When the 52nd Annual Conference of the National Council on Education for the Ceramic Arts convenes in Pittsburgh this coming March 14 – 17, Standard Ceramic will transform its facilities into several galleries that will feature exhibitions by noted ceramic artists. In addition, eight universities will be featured in “pop-up” shipping container galleries on the property. Standard Ceramic is located in Carnegie, a nearby community just fifteen minutes from the downtown conference location. Conference attendees will be able to travel to the site via charter buses and make their way through the galleries, viewing the art and touring Standard’s clay-making and glaze operations, its ClayPlace@Standard gallery space, Ceramic Supply Pittsburgh, and the company’s offices. Local musicians will perform throughout the Friday opening party, with food and drink provided.
The 2018 conference theme – Crosscurrents: Clay and Culture – will explore sources of inspiration that influence and impact work in ceramics today. The Standard exhibitions will address this theme. Over the next several months, we will feature stories about these artists and their shows here on our website. Visit us often to read about this exciting event.
The ceramic arts, along with most visual arts, tend to be a solitary pursuit – one artist giving form to a personal creative idea. Collaboration is not the hallmark of potters. For artists Kelly and Kyle Phelps, twin brothers whose lifelong alliance has carried them along parallel paths, working independently makes no sense. These Ohio artists will bring their representations of industrial workers to Standard Ceramic’s production facility-turned art gallery for the NCECA Exhibits.
The Phelps brothers’ interest in America’s working-class heritage has its origins in their Indiana childhood. Kelly says, “Our father was the stereotypical company man. He worked at the Firestone plant in New Castle, Indiana for twenty years. That plant closed, and he moved on to Chrysler for another two decades. He drove a Chrysler vehicle. Trains carrying Chrysler products passed by our backyard five times a day.” The twins recall their father constantly “tinkering’ with his hands. They inhabited a world where people worked with their hands and solved problems with their hands. Their mother operated a home-based upholstery business.
As children, Kelly and Kyle shared their parent’s fascination with the things you can do with your hands. They recall, “We were always reconfiguring our toys. We would have an idea and then go about making it.” This creative activity extended into art materials, especially clay. Kelly says, “Clay is the perfect material for creating something magical. I always tell my students that clay is the cheapest form of magic you’ll ever meet.”
The two brothers, who were so inseparable that they posed for their school picture in the same frame, went on to college together at Ball State University, each earning a B.F.A. Together, they went on to earn M.F.A.s in Ceramics and Sculpture at the University of Kentucky in 2000. They pursued careers in academia in 2001, initially at the University of Dayton.
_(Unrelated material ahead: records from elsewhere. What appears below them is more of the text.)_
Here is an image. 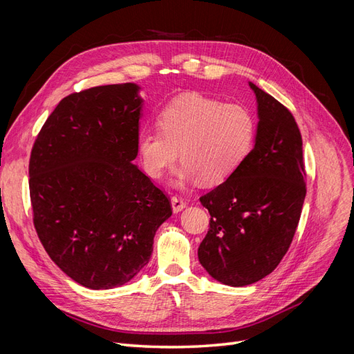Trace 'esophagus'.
I'll return each instance as SVG.
<instances>
[{"label": "esophagus", "instance_id": "1", "mask_svg": "<svg viewBox=\"0 0 354 354\" xmlns=\"http://www.w3.org/2000/svg\"><path fill=\"white\" fill-rule=\"evenodd\" d=\"M171 207H173V211L177 214L186 208V202L181 196H173L171 198Z\"/></svg>", "mask_w": 354, "mask_h": 354}]
</instances>
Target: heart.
<instances>
[{"label": "heart", "instance_id": "obj_1", "mask_svg": "<svg viewBox=\"0 0 354 354\" xmlns=\"http://www.w3.org/2000/svg\"><path fill=\"white\" fill-rule=\"evenodd\" d=\"M158 125L159 131L138 134V158L145 173L159 178L176 162L178 149L183 160L176 173L178 183L199 177L205 185L227 180L250 155L257 134L255 118L245 106L198 93L171 100Z\"/></svg>", "mask_w": 354, "mask_h": 354}]
</instances>
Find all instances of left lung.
I'll use <instances>...</instances> for the list:
<instances>
[{
	"label": "left lung",
	"instance_id": "8db88e82",
	"mask_svg": "<svg viewBox=\"0 0 354 354\" xmlns=\"http://www.w3.org/2000/svg\"><path fill=\"white\" fill-rule=\"evenodd\" d=\"M248 84L259 116L252 151L224 183L199 199L211 220L198 259L212 279L227 286L251 285L276 269L306 198L303 140L292 113Z\"/></svg>",
	"mask_w": 354,
	"mask_h": 354
}]
</instances>
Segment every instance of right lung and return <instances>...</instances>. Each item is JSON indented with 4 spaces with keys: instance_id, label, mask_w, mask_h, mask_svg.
Returning a JSON list of instances; mask_svg holds the SVG:
<instances>
[{
    "instance_id": "add662e5",
    "label": "right lung",
    "mask_w": 354,
    "mask_h": 354,
    "mask_svg": "<svg viewBox=\"0 0 354 354\" xmlns=\"http://www.w3.org/2000/svg\"><path fill=\"white\" fill-rule=\"evenodd\" d=\"M134 82L73 93L32 147L29 190L38 238L71 279L90 289L125 285L151 260L173 211L133 160L143 99Z\"/></svg>"
}]
</instances>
Kyle had an interview for a position there and Kelly decided to go along for a “practice run” for when he had his own interview. “They would ask Kyle a question, and I’d chime in, saying, ‘We know how to do that!’ By the time the interview was over, they created another position and hired us both!” Kyle has remained at University of Dayton in Dayton, OH, where he is now a Full Professor in the Department of Art and Design, while Kelly took a position at Xavier University in Cincinnati, Ohio in 2003, where he is now a Full Professor and Chair of the Art Department. They share a studio in Kyle’s suburban Centerville home and work jointly on their pieces. Their lives are melded, both driving the same model, year, and color of Jeeps. They continue to dress the same. They function as one unit and their art is created by that unit.
For many years, their objective has been to do research and produce work about the plight of the blue-collar worker in the United States. They continue to explore this subject and have created a collection of narrative pieces that incorporate salvaged material from industrial sites. They explain: “There are derelict industrial sites all over the Midwest – coal mines, steel mills, textile mills. We take remains from these industrial sites and juxtapose them into narrative sculptures that represent the industries from which the artifacts come.” The pieces depict workers at their skills in their environments and at leisure. Kyle says, “Although our work recalls our childhood and parents, it goes beyond that. It acknowledges all workers, people who used their hands, both in skilled and unskilled ways, to create a world that is now gone.”
The NCECA exhibit will be aptly placed in Standard’s production facility. The pallets of boxed clay that normally fill the space will be left in place, serving as pedestals for the Phelps works. Kelly says, “It is so appropriate that these pieces will be shown in a “working class” environment – a gritty, messy warehouse where work is done.” Visitors will be reminded of the essential work of the human hand, not only in working with clay but in doing the work that benefits our world.